NVIDIA GeForce RTX 4090 “Ada Lovelace” Graphics Card Launched

16384 Cores, 24 GB GDDR6X, 4X Faster Than RTX 3090 at $1599 US

NVIDIA GeForce RTX 4090 is here as the next-gen BFGPU, offering earth-shattering performance that takes gaming to the next level. The GeForce RTX 4090 isn’t just a GPU, it’s the flagship green team offering, and offers four times the performance increases over its predecessor.

NVIDIA Takes Gaming To The Next Level… not.

NVIDIA’s GeForce RTX 4090 has been long-awaited and now it’s finally here. Nvidia keeps its usual editorial stance : The graphics card is designed for enthusiasts and gamers who want the best visual fidelity

The truth is much more blurry. This card and its announced MSRP ($1,599) firmly keeps it out of 99% of gamers out there. As NVIDIA was designing and pushing the RTX 4090 into production line, crypto miners where a primary focus and mammoth size memory shows it (24 GB DDR6X).

As far as gaming goes, sure it’ll do great. We got a 35% performance increase when compared to its predecessor (GeForce RTX 3090Ti ) and a whole 4x faster with DLSS and 2x faster in native resolution for faster fps and Ray Tracing.

But he question remain, what gamer on earth can afford this.
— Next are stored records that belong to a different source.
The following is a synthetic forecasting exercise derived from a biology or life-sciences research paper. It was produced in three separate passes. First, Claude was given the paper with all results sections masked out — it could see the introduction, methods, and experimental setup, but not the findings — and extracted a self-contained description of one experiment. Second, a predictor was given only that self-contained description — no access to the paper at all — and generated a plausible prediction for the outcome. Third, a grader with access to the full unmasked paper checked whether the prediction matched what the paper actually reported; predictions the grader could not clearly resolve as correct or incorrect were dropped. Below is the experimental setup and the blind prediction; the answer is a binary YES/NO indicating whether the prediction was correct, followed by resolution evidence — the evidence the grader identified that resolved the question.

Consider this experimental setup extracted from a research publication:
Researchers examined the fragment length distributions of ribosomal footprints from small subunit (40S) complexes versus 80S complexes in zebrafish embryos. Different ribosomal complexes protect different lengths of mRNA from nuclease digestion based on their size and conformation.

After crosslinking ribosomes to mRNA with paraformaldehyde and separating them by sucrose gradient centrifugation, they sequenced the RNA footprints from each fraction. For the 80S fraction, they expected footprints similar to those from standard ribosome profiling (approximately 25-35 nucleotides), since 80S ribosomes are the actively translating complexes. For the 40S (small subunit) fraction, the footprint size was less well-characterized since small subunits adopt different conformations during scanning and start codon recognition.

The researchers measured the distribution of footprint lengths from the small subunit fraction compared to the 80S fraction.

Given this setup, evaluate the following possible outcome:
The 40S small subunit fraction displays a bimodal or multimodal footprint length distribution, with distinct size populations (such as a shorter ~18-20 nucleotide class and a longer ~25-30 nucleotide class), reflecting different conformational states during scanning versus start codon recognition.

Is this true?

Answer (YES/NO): NO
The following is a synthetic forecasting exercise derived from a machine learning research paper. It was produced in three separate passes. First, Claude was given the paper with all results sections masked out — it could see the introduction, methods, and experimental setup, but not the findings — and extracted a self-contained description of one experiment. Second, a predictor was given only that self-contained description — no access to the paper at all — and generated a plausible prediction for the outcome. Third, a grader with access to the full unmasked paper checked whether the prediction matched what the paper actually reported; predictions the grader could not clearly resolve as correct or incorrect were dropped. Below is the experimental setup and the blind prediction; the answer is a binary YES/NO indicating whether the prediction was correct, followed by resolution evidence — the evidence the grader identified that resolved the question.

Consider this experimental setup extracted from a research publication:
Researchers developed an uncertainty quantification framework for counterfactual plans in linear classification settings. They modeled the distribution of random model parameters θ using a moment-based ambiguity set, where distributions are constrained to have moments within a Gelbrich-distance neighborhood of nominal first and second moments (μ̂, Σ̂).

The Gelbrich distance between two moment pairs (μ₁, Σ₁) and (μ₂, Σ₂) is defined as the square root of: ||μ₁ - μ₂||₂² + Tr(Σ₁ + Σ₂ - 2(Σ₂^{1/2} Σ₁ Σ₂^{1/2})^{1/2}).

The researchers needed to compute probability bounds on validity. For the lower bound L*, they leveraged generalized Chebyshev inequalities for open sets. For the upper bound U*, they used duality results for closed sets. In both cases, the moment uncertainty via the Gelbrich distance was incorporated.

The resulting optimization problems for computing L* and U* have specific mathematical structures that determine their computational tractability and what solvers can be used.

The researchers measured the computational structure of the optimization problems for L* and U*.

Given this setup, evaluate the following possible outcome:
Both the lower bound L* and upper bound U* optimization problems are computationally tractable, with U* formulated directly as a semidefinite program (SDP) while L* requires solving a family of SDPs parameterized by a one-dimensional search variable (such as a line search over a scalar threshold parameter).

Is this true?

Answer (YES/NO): NO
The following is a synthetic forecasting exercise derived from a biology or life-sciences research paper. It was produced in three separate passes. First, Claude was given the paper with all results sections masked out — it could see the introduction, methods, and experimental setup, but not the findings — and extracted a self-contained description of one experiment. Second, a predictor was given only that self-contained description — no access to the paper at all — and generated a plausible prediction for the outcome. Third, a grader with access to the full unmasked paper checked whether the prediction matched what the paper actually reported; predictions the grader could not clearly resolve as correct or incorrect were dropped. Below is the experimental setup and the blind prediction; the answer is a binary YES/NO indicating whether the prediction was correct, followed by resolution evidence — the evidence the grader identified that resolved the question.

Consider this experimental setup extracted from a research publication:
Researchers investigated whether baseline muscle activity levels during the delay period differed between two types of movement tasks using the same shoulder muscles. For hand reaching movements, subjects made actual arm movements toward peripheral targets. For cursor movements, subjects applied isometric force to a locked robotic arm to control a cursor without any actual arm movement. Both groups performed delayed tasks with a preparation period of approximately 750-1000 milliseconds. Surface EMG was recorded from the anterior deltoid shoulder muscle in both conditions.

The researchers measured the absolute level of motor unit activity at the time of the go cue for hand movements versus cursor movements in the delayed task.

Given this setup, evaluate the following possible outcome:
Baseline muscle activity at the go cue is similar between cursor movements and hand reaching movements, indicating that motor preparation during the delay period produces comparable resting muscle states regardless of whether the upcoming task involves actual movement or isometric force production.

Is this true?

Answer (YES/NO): NO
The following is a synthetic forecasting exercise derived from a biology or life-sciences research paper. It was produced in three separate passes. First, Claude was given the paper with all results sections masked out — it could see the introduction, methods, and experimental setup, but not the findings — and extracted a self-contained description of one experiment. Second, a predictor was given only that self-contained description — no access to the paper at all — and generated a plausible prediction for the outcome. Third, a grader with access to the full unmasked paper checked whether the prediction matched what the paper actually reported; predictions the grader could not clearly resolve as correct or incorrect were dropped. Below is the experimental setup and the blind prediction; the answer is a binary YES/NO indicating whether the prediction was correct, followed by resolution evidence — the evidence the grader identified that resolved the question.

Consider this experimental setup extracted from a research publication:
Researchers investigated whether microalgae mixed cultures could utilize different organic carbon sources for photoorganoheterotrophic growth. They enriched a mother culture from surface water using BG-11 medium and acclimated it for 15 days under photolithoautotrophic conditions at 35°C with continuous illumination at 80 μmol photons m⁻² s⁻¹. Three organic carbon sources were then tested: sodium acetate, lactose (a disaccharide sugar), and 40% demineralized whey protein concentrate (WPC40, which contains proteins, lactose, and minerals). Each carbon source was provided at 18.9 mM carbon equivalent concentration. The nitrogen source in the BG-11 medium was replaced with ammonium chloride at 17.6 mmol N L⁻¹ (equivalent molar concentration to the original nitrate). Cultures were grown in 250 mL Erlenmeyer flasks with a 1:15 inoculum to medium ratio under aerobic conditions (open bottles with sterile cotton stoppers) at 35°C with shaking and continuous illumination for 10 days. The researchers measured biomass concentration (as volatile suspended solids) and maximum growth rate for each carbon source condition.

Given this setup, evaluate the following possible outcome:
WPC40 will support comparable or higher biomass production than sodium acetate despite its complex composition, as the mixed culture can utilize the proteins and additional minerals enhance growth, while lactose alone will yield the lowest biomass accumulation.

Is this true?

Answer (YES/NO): NO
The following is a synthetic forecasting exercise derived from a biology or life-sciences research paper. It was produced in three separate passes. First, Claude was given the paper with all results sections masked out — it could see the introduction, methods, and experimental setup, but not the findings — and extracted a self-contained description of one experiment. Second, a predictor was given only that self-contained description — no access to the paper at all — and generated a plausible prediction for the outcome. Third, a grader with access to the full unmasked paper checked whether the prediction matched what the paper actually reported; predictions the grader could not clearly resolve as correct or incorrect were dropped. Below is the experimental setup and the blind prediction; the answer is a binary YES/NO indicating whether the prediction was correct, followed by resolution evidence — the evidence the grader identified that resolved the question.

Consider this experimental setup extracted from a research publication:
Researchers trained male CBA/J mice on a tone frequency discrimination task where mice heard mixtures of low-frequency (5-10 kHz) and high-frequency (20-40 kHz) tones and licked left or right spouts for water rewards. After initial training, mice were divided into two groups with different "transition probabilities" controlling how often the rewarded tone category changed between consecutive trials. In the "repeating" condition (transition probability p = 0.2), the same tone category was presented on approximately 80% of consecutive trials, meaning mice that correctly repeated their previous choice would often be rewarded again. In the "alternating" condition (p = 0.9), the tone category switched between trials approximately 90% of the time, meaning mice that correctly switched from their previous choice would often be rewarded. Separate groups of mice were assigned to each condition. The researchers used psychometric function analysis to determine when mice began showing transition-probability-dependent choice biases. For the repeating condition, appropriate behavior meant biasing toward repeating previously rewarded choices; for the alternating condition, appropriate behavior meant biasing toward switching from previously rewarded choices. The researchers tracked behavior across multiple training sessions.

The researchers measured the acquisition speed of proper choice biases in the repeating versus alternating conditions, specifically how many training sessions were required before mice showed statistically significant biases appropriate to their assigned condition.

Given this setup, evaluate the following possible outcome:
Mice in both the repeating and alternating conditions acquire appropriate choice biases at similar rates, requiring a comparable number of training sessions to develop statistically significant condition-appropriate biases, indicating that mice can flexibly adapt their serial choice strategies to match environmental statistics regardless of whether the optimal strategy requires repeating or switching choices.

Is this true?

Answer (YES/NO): NO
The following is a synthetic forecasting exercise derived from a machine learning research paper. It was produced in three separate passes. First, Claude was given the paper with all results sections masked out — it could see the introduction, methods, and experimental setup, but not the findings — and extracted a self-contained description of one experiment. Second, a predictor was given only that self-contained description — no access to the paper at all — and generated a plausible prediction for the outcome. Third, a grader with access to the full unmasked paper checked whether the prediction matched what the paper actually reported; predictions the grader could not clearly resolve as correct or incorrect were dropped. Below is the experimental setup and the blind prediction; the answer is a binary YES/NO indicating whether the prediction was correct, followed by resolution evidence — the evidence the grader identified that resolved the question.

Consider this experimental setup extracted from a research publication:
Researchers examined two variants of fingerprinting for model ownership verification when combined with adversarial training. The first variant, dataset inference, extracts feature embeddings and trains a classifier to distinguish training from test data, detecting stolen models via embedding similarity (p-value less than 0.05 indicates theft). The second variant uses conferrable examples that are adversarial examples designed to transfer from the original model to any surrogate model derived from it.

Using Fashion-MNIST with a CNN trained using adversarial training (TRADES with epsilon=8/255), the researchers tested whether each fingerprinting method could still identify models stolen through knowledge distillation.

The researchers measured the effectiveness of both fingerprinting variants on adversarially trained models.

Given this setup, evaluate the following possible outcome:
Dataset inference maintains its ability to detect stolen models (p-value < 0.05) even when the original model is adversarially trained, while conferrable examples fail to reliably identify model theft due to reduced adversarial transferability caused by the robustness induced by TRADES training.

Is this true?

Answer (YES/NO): YES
If MSRP is at $1,600 it means partner cards going at no less than 2 full grand.


Confirmed Specs

NVIDIA’s AD102 ‘Ada Lovelace’ GPU – The Next-Gen Powerhouse

Now that’s said, let’s take a look at what is in the AD102 GPU itself:
The GPU measures 608,4mm2 and will utilize the TSMC 4N process node which is an optimized version of TSMC’s 5nm (N5) node designed for the green team. The GPU features an insane 76.3 Billion transistors.

The NVIDIA Ada Lovelace AD103 GPU is expected to feature up to 7 GPC (Graphics Processing Clusters). This is the same GPC count as the Ampere GA102 GPU and one additional GPC over the GA103 GPU. Each GPU will consist of 6 TPCs and 2 SMs which is the same configuration as the existing chip. Each SM (Streaming Multiprocessor) will house four sub-cores which is also the same as the GA102 GPU. What’s changed is the FP32 & the INT32 core configuration. Each sub-core will include 128 FP32 units but combined FP32+INT32 units will go up to 192. This is because the FP32 units don’t share the same sub-core as the IN32 units. The 128 FP32 cores are separate from the 64 INT32 cores.
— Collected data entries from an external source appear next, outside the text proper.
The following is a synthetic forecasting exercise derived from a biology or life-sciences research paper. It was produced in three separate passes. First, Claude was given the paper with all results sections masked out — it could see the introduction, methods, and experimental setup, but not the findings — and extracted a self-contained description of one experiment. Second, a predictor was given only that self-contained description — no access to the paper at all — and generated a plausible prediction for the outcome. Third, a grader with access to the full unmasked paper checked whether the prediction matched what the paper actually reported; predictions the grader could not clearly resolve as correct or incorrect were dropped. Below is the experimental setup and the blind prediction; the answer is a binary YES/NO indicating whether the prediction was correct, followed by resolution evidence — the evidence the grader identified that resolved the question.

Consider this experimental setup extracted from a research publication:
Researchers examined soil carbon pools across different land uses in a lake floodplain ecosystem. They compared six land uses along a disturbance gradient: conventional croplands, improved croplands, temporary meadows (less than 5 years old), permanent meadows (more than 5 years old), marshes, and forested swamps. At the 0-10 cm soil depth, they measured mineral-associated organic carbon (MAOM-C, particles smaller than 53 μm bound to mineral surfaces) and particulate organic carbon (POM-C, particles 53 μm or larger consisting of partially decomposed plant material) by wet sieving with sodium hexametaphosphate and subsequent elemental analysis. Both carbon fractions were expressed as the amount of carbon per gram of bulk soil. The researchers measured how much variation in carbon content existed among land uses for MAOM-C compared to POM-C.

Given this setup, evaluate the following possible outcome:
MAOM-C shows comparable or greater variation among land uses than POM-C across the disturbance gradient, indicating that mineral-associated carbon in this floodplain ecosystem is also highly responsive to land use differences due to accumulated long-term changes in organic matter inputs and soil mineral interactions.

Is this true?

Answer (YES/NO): NO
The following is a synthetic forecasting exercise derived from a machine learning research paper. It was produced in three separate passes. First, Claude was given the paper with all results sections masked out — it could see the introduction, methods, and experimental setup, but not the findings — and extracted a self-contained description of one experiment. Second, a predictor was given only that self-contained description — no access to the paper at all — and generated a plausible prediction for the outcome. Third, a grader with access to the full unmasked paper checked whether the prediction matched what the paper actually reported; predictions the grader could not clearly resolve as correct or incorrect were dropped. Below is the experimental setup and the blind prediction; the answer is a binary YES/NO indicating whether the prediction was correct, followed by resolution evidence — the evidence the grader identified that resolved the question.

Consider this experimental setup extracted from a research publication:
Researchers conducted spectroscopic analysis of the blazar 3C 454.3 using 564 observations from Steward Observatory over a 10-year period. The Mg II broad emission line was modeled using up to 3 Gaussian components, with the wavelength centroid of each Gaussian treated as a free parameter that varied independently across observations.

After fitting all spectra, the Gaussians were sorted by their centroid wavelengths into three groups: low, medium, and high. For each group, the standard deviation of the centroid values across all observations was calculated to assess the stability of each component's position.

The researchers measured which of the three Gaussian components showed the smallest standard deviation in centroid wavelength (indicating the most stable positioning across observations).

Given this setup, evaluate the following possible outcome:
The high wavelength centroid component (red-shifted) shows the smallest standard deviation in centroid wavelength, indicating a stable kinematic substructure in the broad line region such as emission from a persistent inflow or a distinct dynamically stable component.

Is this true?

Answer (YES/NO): NO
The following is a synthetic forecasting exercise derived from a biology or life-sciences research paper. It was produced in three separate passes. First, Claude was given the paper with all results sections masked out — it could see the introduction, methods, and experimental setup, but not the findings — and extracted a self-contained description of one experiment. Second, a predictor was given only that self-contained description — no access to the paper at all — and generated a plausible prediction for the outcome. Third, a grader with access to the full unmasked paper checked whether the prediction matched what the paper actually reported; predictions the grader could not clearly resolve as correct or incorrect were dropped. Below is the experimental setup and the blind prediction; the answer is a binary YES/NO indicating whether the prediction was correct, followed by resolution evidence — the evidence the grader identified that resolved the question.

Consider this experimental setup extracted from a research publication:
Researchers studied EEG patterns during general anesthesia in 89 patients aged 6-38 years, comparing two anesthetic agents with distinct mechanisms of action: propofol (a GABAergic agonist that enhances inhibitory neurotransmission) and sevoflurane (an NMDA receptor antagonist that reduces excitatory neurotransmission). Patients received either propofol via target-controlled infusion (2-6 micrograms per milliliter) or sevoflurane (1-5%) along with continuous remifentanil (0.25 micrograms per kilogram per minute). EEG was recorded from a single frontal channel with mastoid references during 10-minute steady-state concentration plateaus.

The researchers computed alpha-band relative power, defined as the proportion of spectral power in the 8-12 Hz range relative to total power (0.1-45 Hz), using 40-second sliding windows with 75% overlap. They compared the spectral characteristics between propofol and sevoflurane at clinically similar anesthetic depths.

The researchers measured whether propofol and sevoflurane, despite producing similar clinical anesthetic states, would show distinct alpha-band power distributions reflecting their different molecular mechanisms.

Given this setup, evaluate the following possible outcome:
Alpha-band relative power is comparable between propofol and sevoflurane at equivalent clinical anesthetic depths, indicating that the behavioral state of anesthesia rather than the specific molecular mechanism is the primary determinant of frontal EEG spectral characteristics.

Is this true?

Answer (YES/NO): NO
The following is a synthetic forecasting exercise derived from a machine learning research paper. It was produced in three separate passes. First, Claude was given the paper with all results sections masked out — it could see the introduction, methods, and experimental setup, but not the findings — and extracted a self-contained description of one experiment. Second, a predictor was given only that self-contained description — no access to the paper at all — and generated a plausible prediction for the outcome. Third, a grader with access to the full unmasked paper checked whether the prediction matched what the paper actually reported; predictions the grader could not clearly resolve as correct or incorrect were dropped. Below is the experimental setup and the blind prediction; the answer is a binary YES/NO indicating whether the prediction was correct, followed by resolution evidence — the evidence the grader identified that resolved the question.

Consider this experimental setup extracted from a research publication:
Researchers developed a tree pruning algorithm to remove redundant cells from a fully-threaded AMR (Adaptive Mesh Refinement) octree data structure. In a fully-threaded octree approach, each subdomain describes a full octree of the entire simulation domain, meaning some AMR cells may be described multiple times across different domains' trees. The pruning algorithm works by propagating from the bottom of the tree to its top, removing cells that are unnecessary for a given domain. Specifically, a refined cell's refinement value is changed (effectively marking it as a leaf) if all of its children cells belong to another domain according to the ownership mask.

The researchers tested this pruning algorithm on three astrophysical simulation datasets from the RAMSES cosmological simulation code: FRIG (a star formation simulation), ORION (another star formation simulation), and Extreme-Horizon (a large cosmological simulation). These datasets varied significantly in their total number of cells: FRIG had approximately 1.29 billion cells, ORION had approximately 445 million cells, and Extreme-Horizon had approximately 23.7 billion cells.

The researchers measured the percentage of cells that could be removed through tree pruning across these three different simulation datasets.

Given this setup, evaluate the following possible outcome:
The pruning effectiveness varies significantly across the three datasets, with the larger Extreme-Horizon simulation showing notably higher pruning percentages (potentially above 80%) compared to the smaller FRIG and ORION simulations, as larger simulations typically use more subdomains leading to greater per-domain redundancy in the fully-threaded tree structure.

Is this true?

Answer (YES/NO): NO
So in total, each sub-core will consist of 32 FP32 plus 16 INT32 units for a total of 48 units. Each SM will have a total of 128 FP32 units plus 64 INT32 units for a total of 192 units. And since there are a total of 84 SM units (12 per GPC), we are looking at 12,288 FP32 Units and 6,144 INT32 units for a total of 18,432 cores. Each SM will also include two Wrap Schedules (32 thread/CLK) for 64 wraps per SM. This is a 50% increase on the cores (FP32+INT32) and a 33% increase in Wraps/Threads vs the GA102 GPU.
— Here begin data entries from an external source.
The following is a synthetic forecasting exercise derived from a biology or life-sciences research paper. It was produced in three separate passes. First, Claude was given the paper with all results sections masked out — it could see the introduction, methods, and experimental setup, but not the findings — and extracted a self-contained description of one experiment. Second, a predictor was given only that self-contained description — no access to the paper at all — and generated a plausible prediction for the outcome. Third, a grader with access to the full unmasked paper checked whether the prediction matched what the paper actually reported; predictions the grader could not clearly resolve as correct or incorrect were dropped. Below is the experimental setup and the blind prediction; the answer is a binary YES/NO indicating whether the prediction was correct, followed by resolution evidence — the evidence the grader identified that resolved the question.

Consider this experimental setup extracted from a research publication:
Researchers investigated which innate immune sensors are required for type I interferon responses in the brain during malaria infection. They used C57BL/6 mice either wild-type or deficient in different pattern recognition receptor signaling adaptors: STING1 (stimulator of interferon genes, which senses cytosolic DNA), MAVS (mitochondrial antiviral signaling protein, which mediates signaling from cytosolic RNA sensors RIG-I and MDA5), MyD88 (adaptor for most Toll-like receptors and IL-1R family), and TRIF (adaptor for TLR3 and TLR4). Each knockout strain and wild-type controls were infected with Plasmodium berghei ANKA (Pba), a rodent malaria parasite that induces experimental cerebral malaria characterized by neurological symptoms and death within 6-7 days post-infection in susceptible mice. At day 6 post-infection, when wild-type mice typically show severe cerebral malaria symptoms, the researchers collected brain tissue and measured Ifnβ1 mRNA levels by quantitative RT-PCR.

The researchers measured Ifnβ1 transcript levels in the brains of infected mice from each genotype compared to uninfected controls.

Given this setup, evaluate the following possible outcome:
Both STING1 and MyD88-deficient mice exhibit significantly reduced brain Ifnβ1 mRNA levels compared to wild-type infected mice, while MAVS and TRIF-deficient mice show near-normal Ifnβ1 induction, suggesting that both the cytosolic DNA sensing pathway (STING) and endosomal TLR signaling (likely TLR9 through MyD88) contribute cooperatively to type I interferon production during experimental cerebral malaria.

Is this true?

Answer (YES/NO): NO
NVIDIA AD102 ‘Ada Lovelace’ Gaming GPU ‘SM’ Block Diagram (Image Credits: Kopite7kimi):

GPU NAME AD102 GA102 TU102 GA100 GH100
GPC 12 (Per GPU) 1.7x 2x 1.5x 1.5x
TPC 6 (Per GPC) Same Same 0.75x 0.67x
SM 2 (Per TPC) Same Same Same Same
Sub-Core 4 (Per SM) Same Same Same Same
FP32 128 (Per SM) Same 2x 2x Same
FP32+INT32 192 (Per SM) 1.5x 1.5x 1.5x Same
Warps 64 (Per SM) 1.33x 2x Same Same
Threads 2048 (Per SM) 1.33x 2x Same Same
L1 Cache 192 KB (Per SM) 1.5x 2x Same 0.75x
L2 Cache 96 MB (Per GPU) 16x 16x 2.4x 1.6x
ROPs 32 (Per GPC) 2x 2x 2x 2x

Moving over to the cache, this is another segment where NVIDIA has given a big boost over the existing Ampere GPUs. The Ada Lovelace GPUs will pack 192 KB of L1 cache per SM, an increase of 50% over Ampere. That’s a total of 4.5 MB of L1 cache on the top AD102 GPU. The L2 cache will be increased to 96 MB as mentioned in the leaks. This is a 16x increase over the Ampere GPU that hosts just 6 MB of L2 cache. The cache will be shared across the GPU.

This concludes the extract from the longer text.